Agricultura irrigada X Saúde ambiental: existe um conflito?

Vânia da Silva Nunes (*)

Nos debates atuais sobre o gerenciamento dos recursos hídricos do planeta, chegou-se a conclusão de que sem a irrigação não seremos capazes de produzir toda a alimentação que a população mundial crescente demanda. Mas quanto da água disponível do planeta deverá ser alocada para a irrigação e quanto deverá ser mantida para o funcionamento saudável do ambiente? Este foi o tema do diálogo “Uso da Água na Produção de Alimentos e Segurança Ambiental” que se iniciou na República Democrática do Sri Lanka no final do ano de 2000 sobre como compatibilizar, no século XXI, a competição dos vários usos da água. O que se pretende, a longo prazo, é otimizar o uso da água na produção sustentável dos alimentos e ao mesmo tempo melhorar a qualidade e manter a biodiversidade dos recursos naturais.

Esta discussão é de extrema importância, pois sabe-se que a agricultura irrigada é a que mais desvia água da natureza para as necessidades humanas de produção de alimentos. Isto é verdade, principalmente em países da Ásia e do Saara Africano onde entre 80% e 90% da água doce é utilizada na produção de alimentos.

Atualmente, a irrigação é utilizada em 17% das áreas aráveis do planeta, sendo responsável por 40% da produção mundial de alimentos. A irrigação usa aproximadamente 70% das águas retiradas do sistema global de rios, lagos e mananciais subterrâneos. Os outros 30% são utilizados em outros usos, tais como o industrial e municipal, geração de energia, recreação, etc. Estimativas indicam que até o ano 2025, a irrigação deverá expandir entre 20 a 30% para atender a crescente demanda da população. Assumindo que o padrão de alimentação irá melhorar em vários países, cogita-se que haverá um aumento de 40% na quantidade de grãos que a população mundial necessitará.

Atentos a esta necessidade e ao uso racional da água, os setores de irrigação já contam com tecnologia para atender à nova realidade e divulgam amplamente o conceito “maior produção por gota de água”. Ambientalistas, por outro lado, lembram que o uso racional da água na irrigação, não é só uma questão de utilizar a melhor tecnologia disponível, mas também de ter preocupações ambientais e obter o aval das comunidades locais. Especial atenção deve ser dada também ao uso de técnicas de conservação de solo e a minimização do uso de biocidas na agricultura irrigada, pois essa atividade poderá resultar em um aumento da contaminação não só das águas superficiais como também das águas subterrâneas.

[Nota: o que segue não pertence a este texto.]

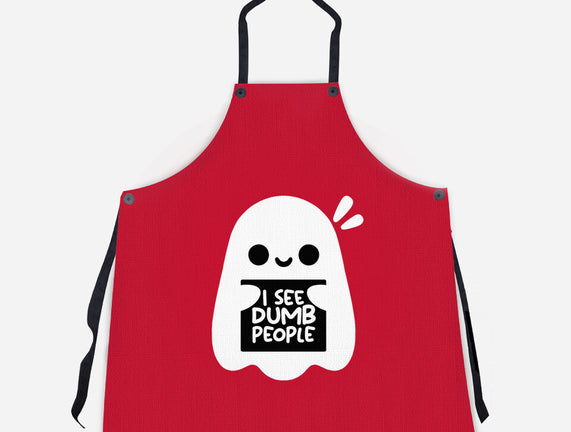 I See Dumb People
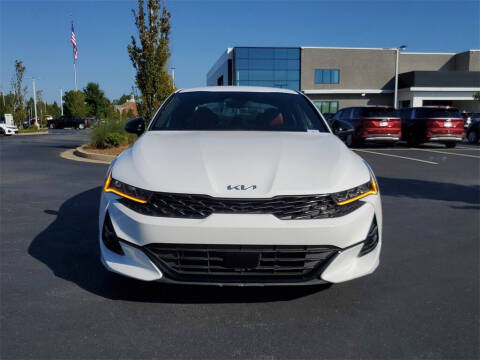 2023 Kia K5 for sale at Lou Sobh Kia in Cumming GA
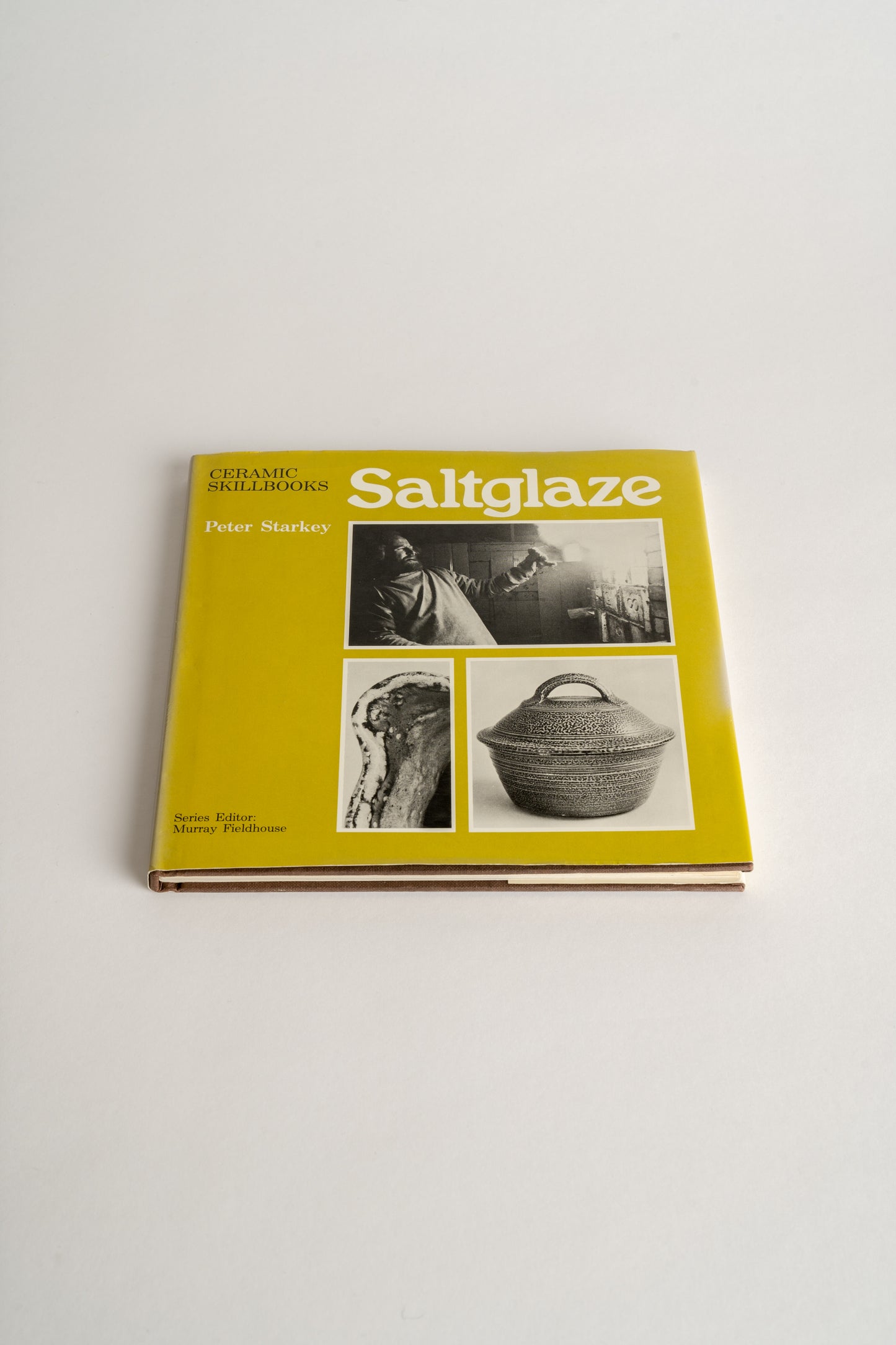 Oxfam Bookshop 'Saltglaze'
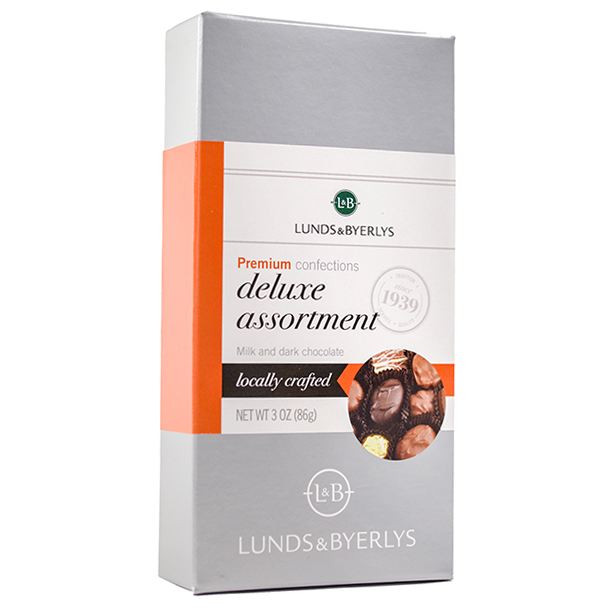 L&B Lunds & Byerlys Deluxe Assortment 3 Oz 3 Oz | Shipt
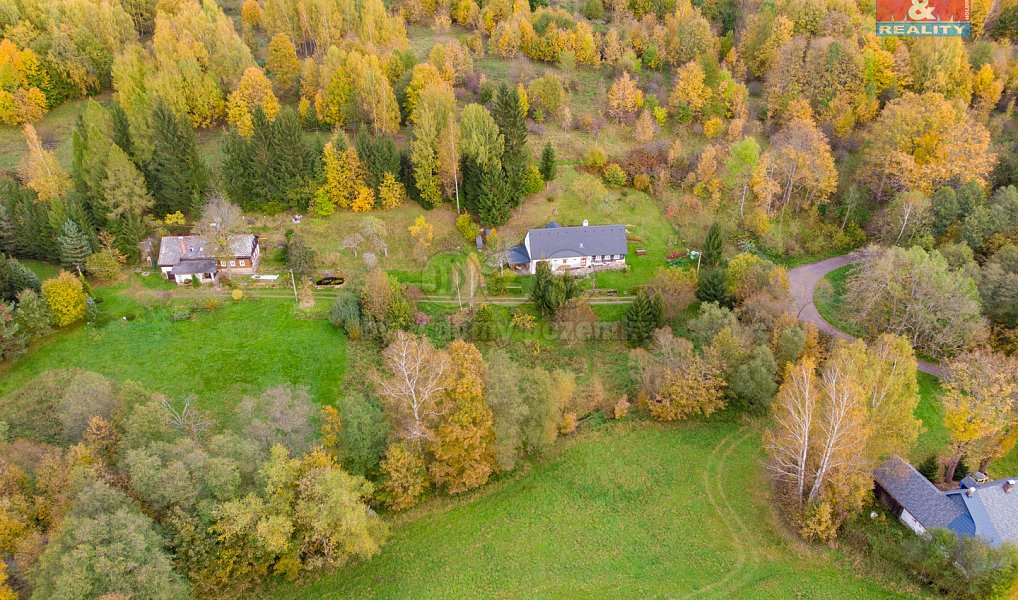 Prodej zahrady 1 039 m², Bernartice – náhled fotky 6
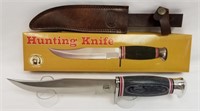 CHIPAWAY CUTLERY HUNTING KNIFE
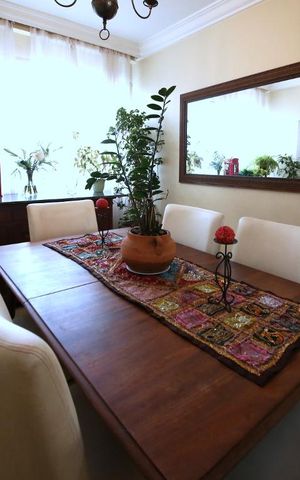 Apartamento à venda com 150m², 3 quartos e 2 vagasSala de Jantar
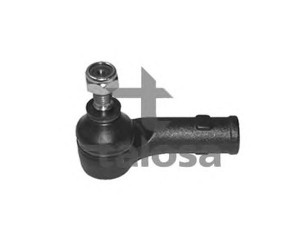 TALOSA 42-03608 skersinės vairo trauklės galas 
 Vairavimas -> Vairo mechanizmo sujungimai
701419811C, 701419811E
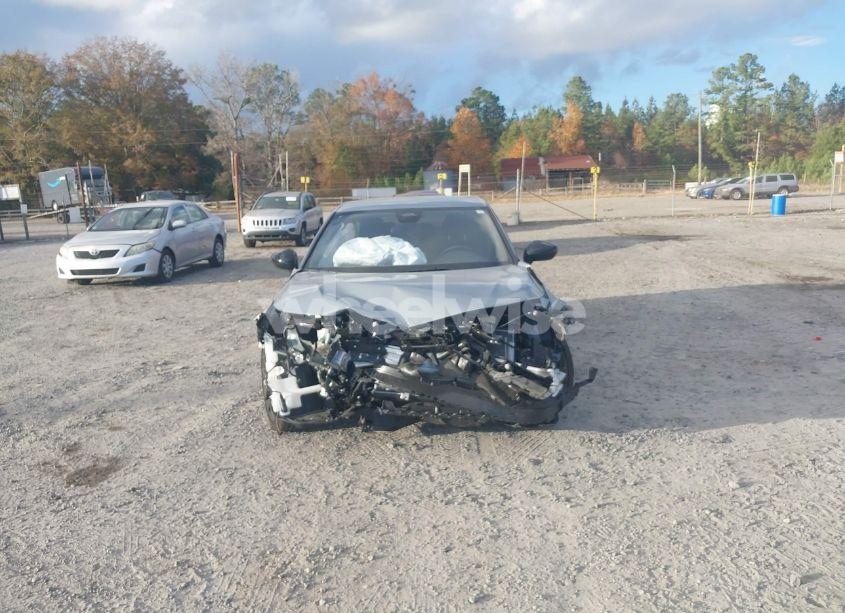 Photo 6 of 2024 Honda Civic SPORT (VIN 19XFL2H85RE026511)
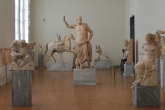 Greek Statue from 130 BC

No Brasil a preocupação quanto ao gerenciamento dos recursos hídricos se iniciou em 1934 com o Código de Águas, mas o mesmo só foi regulamentado e plenamente aplicado quanto ao aproveitamento dos potenciais hidráulicos para a geração de energia elétrica. Com a escassez de água mundial, a questão voltou à tona havendo a promulgação da Lei nº 9.433 de janeiro de 1997, instituindo a Política Nacional de Recursos Hídricos e criando o Sistema Nacional de Gerenciamento de Recursos Hídricos.

Apesar do Brasil ser detentor de aproximadamente 15% da águas doces do planeta, a maior parte dessa água (70%) está na bacia Amazônica, onde só 7% da população vive. Assim sendo, a maior parte da população nacional tem que dividir os 30% restantes. Outro dado importante é que metade da água consumida no Brasil ocorre na agricultura irrigada, sendo que o país tem só cerca de 5% de área cultivada irrigada.

Devido a isto as águas na agricultura já foram contempladas pela Secretaria de Recursos Hídricos (SRH) do Ministério do Meio Ambiente, dos Recursos Hídricos e a Amazônia Legal (MMA) com o desenvolvimento do Sistema de Suporte à Decisão Agrícola (Sisda), que contou também com a colaboração da Universidade Federal de Viçosa (UFV). Este sistema auxilia o usuário na tomada de decisão sobre o manejo adequado da água na agricultura e tem trazido resultados extremamente positivos no seu uso racional.

Esta iniciativa demonstra que se formos capazes de fazer uma boa administração dos recursos hídricos e manter a sua qualidade, quem sabe num futuro não tão distante poderemos ser exportadores de água? Afinal a água será o ouro deste milênio.